Tasks for this exercise:
[1] In the Geza de Kaplany article, how many days did Hajna de Kaplany survive before dying of her burns?
[2] Pick up the Geza de Kaplany article after its final sentence and write what comes next.

Exercise text:
· · ·

Geza de Kaplany

From Wikipedia, the free encyclopedia

Geza de Kaplany (born 1926) was a Hungarian-born physician who was working at a hospital in San Jose, California, in 1962. The 36-year-old refugee from Communism had been married to his 25-year-old wife Hajna, a former fashion model and showgirl, for one month.

On the evening of August 28, 1962, the air at the Ranchero Palms Apartments was rent by loud classical music and screams coming from the de Kaplany apartment. When police arrived, they found his wife had been horribly tortured. Kaplany had tied her to a bed, dowsed her body with sulfuric and nitric acids, and mutilated her body with a knife. She suffered third degree corrosive burns over 60% of her body, and her genitals were almost completely obliterated. De Kaplany told police at the scene that Hajna had been unfaithful to him, and he wanted to destroy her beauty. One ambulance worker was treated for burns sustained from touching her body. Hajna de Kaplany fought desperately for her life for 33 days before succumbing to her burns.

· · ·

Dataset content:

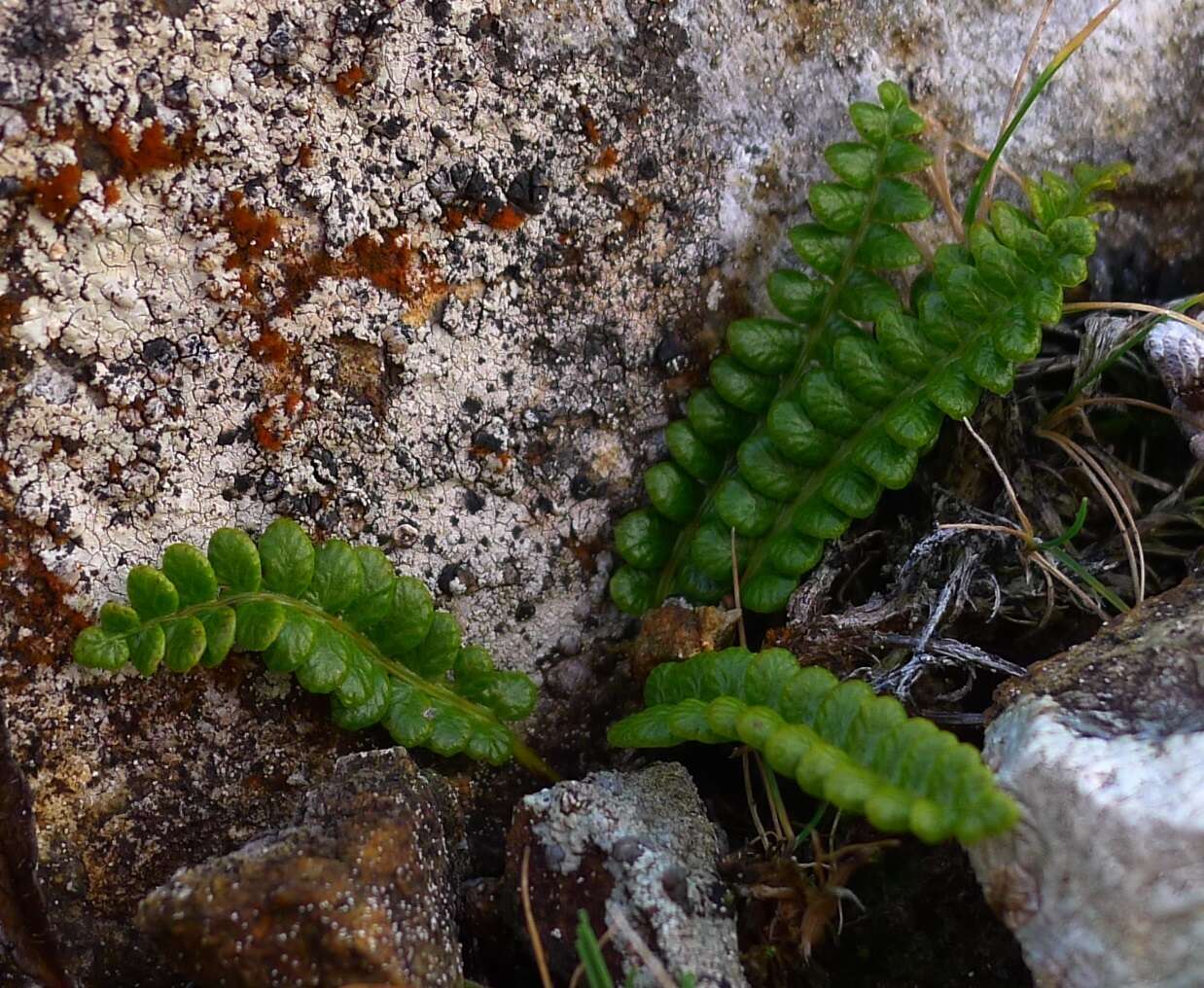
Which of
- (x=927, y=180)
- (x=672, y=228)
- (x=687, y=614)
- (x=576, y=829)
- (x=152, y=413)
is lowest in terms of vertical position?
(x=576, y=829)

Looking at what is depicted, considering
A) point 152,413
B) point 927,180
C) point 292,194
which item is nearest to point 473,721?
point 152,413

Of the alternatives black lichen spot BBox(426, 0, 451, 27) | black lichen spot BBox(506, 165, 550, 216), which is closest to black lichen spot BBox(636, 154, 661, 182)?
black lichen spot BBox(506, 165, 550, 216)

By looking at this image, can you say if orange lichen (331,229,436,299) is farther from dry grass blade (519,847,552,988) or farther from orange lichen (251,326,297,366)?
dry grass blade (519,847,552,988)

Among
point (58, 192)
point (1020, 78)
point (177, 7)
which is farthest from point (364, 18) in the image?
point (1020, 78)

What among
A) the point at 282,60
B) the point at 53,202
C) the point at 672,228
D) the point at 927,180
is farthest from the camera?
the point at 927,180

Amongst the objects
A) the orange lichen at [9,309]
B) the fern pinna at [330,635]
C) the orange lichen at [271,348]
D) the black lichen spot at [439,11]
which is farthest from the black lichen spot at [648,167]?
the orange lichen at [9,309]

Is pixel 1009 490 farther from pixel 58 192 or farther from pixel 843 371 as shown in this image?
pixel 58 192

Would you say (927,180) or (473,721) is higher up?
(927,180)

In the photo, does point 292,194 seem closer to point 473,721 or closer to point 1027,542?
point 473,721
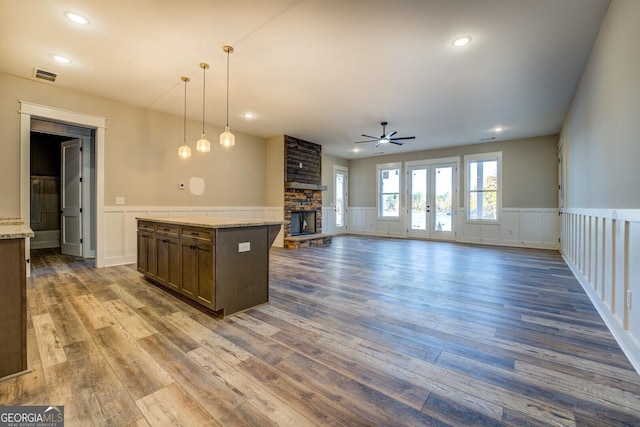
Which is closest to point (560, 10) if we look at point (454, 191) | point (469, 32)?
point (469, 32)

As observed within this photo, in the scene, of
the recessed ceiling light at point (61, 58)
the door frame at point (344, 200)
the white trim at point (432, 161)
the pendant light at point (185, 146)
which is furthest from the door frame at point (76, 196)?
the white trim at point (432, 161)

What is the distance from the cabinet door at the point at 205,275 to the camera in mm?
2637

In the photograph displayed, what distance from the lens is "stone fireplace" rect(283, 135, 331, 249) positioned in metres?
7.25

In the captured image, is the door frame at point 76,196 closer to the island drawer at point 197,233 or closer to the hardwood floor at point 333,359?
the hardwood floor at point 333,359

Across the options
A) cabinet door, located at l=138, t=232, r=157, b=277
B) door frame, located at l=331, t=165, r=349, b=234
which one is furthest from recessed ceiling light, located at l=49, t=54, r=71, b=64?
door frame, located at l=331, t=165, r=349, b=234

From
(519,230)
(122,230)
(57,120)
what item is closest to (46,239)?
(122,230)

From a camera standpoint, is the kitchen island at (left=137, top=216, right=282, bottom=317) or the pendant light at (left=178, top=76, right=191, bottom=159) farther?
the pendant light at (left=178, top=76, right=191, bottom=159)

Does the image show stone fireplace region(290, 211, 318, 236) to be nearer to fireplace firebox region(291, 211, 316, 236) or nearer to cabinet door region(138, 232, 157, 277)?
fireplace firebox region(291, 211, 316, 236)

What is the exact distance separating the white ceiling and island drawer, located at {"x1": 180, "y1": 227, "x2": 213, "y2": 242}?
79.7 inches

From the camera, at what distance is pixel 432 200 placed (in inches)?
342

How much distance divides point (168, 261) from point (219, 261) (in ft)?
3.49

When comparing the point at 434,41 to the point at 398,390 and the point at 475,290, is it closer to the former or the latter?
the point at 475,290

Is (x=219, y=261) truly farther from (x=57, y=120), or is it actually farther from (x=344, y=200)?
(x=344, y=200)

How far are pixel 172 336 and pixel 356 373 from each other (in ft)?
4.92
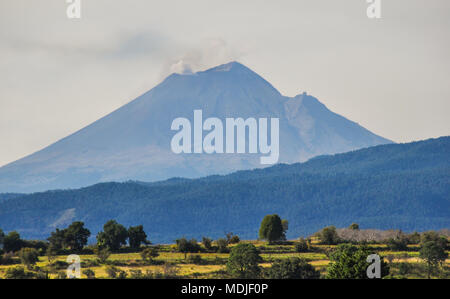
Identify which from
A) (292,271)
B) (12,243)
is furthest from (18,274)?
(292,271)

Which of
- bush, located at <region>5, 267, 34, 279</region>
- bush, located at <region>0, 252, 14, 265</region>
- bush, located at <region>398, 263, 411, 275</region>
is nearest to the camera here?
bush, located at <region>5, 267, 34, 279</region>

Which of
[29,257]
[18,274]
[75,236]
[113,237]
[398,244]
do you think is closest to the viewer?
[18,274]

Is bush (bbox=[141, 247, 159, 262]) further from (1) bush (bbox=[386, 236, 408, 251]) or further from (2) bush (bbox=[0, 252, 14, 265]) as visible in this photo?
(1) bush (bbox=[386, 236, 408, 251])

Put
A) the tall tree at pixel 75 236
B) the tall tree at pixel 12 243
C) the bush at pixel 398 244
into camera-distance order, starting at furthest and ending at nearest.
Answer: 1. the bush at pixel 398 244
2. the tall tree at pixel 75 236
3. the tall tree at pixel 12 243

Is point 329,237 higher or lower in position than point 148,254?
higher

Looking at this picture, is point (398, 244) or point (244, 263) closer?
point (244, 263)

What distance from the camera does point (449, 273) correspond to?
97.6 meters

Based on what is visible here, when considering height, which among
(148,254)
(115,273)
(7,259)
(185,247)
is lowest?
(115,273)

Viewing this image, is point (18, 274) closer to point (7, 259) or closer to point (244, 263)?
point (7, 259)

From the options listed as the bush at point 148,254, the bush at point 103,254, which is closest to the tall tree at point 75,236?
the bush at point 103,254

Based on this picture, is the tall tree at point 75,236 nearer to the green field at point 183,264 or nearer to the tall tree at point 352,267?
the green field at point 183,264

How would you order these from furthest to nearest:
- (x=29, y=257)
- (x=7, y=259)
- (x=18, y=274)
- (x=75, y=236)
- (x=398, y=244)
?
(x=398, y=244) < (x=75, y=236) < (x=7, y=259) < (x=29, y=257) < (x=18, y=274)

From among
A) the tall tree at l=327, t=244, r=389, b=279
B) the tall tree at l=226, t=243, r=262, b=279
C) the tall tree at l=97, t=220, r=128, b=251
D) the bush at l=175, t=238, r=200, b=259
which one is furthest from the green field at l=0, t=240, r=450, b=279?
the tall tree at l=327, t=244, r=389, b=279
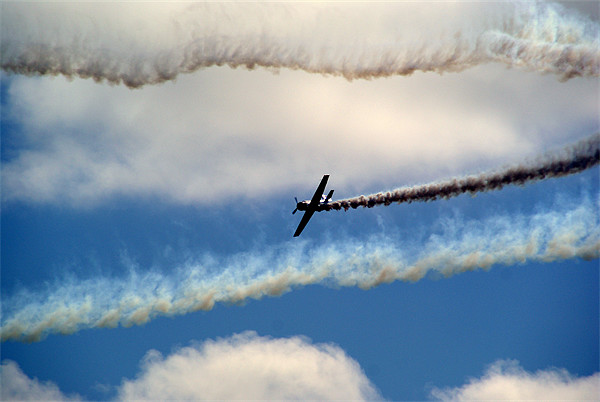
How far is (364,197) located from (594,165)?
19667 millimetres

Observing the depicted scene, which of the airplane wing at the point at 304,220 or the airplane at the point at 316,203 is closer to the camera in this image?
the airplane at the point at 316,203

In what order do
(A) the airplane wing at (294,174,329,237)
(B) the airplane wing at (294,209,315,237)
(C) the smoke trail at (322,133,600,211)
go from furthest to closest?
(B) the airplane wing at (294,209,315,237) < (A) the airplane wing at (294,174,329,237) < (C) the smoke trail at (322,133,600,211)

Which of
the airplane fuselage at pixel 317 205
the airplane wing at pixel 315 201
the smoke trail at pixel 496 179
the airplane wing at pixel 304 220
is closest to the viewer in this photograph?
the smoke trail at pixel 496 179

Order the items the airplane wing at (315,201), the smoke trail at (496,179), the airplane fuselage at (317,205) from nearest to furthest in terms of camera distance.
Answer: the smoke trail at (496,179), the airplane wing at (315,201), the airplane fuselage at (317,205)

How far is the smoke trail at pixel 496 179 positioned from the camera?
57906mm

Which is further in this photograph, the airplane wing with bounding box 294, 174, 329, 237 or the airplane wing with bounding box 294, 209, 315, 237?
the airplane wing with bounding box 294, 209, 315, 237

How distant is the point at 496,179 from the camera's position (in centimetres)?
6450

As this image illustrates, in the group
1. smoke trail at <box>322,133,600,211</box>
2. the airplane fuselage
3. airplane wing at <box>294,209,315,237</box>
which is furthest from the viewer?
airplane wing at <box>294,209,315,237</box>

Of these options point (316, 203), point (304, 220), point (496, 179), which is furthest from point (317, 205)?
point (496, 179)

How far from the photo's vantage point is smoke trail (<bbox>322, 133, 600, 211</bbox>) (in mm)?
57906

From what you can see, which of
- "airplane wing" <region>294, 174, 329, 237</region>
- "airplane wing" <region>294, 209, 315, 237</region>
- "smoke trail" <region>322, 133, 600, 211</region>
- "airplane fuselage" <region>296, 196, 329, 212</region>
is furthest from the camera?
"airplane wing" <region>294, 209, 315, 237</region>

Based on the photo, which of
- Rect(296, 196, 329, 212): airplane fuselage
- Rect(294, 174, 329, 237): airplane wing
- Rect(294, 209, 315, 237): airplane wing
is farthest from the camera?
Rect(294, 209, 315, 237): airplane wing

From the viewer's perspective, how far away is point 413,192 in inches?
2712

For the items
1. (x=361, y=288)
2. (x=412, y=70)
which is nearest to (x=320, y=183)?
(x=361, y=288)
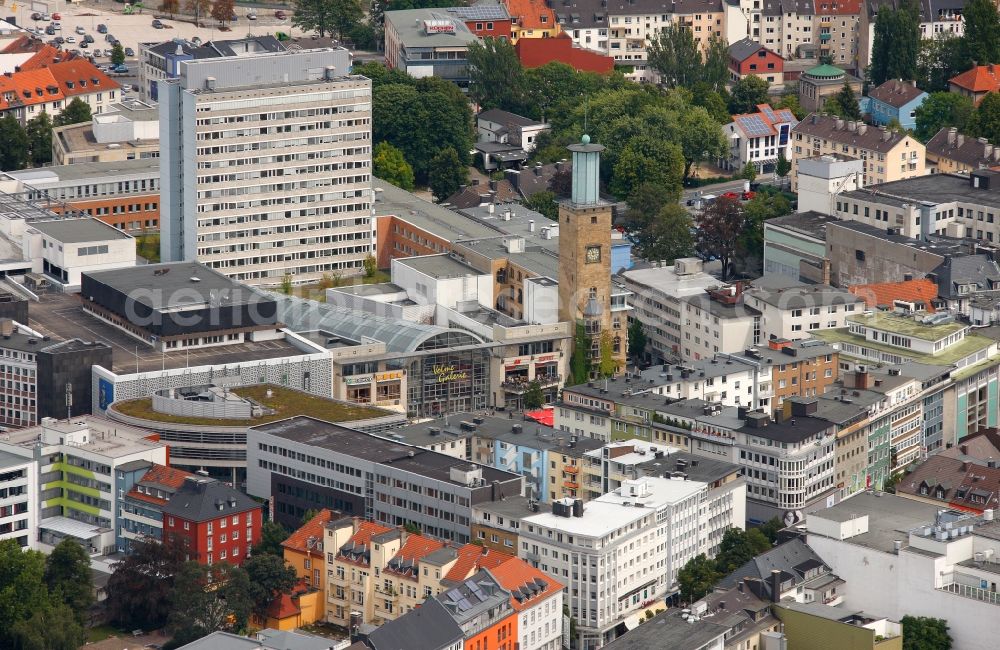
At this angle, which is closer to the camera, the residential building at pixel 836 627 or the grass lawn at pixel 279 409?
the residential building at pixel 836 627

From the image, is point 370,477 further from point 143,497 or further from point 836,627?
point 836,627

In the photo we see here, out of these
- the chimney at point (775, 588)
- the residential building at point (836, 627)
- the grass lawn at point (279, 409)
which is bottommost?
the residential building at point (836, 627)

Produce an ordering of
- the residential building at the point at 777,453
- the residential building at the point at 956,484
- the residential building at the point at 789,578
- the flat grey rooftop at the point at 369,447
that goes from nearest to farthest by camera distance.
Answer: the residential building at the point at 789,578, the flat grey rooftop at the point at 369,447, the residential building at the point at 956,484, the residential building at the point at 777,453

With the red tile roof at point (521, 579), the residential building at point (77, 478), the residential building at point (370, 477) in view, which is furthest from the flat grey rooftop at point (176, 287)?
the red tile roof at point (521, 579)

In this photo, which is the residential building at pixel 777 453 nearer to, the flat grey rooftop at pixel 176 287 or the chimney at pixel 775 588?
the chimney at pixel 775 588

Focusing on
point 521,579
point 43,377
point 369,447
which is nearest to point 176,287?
point 43,377

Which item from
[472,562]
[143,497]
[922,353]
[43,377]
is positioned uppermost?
[922,353]
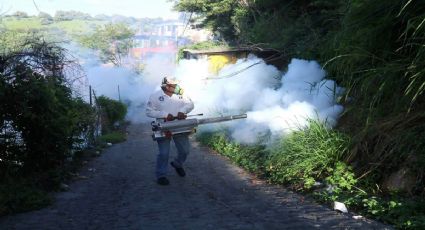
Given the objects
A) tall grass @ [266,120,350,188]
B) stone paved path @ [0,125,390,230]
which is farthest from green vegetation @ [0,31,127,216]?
tall grass @ [266,120,350,188]

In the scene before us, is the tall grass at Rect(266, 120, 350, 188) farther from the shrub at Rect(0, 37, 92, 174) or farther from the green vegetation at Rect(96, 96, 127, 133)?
the green vegetation at Rect(96, 96, 127, 133)

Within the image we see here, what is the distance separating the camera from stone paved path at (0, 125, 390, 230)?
657 centimetres

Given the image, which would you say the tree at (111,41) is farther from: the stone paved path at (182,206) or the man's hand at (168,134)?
the man's hand at (168,134)

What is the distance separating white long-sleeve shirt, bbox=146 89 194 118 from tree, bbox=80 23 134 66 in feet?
185

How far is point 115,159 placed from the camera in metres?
13.8

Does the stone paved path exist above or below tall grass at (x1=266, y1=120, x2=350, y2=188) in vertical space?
below

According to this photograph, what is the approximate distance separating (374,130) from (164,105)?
387 cm

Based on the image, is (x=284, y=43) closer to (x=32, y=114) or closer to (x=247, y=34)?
(x=247, y=34)

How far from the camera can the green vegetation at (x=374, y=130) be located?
704 cm

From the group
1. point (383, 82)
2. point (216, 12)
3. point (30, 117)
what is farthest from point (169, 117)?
point (216, 12)

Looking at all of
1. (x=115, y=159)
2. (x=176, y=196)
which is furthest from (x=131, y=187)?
(x=115, y=159)

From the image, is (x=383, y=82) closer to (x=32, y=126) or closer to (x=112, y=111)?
(x=32, y=126)

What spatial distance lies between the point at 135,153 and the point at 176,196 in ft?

· · ·

Task answers:
[1] 33 days

[2]
As recounted by San Francisco Chronicle reporter Carolyn Anspacher in her 1965 book, The Trial of Dr. De Kaplany, the 1963 trial was a sensation. De Kaplany pleaded not guilty by reason of insanity, claiming that he suffered from multiple-personality disorder and that the sadistic crime was committed by his alter ego, "Pierre de la Roche." He was convicted of first-degree murder, but his bizarre behavior before and during the trial apparently prompted the jury to sentence him to life imprisonment, rather than the death penalty.

De Kaplany was granted parole in 1975 after serving less than 12 years, in a controversial decision marked by accusations that gruesome post-mortem photographs of Hajna de Kaplany were removed from his file prior to review by the California State Parole Board. The parole board then allowed de Kaplany to travel to Taiwan as a medical missionary. Upon his arrival in Asia, he publicly claimed that the California state authorities had no jurisdiction over him there, then dropped out of sight. He re-surfaced briefly in Munich, Germany in 1980, where a hospital fired him from a staff position after his crime was made public there. After that, his whereabouts were a mystery to California authorities for over 20 years. In 2002, reporters for the San Jose Mercury News located the 75-year-old de Kaplany — now married for a second time — and interviewed him at his home in Germany. In the intervening years, he had become a naturalized German citizen, making it impossible to extradite him for the parole violation.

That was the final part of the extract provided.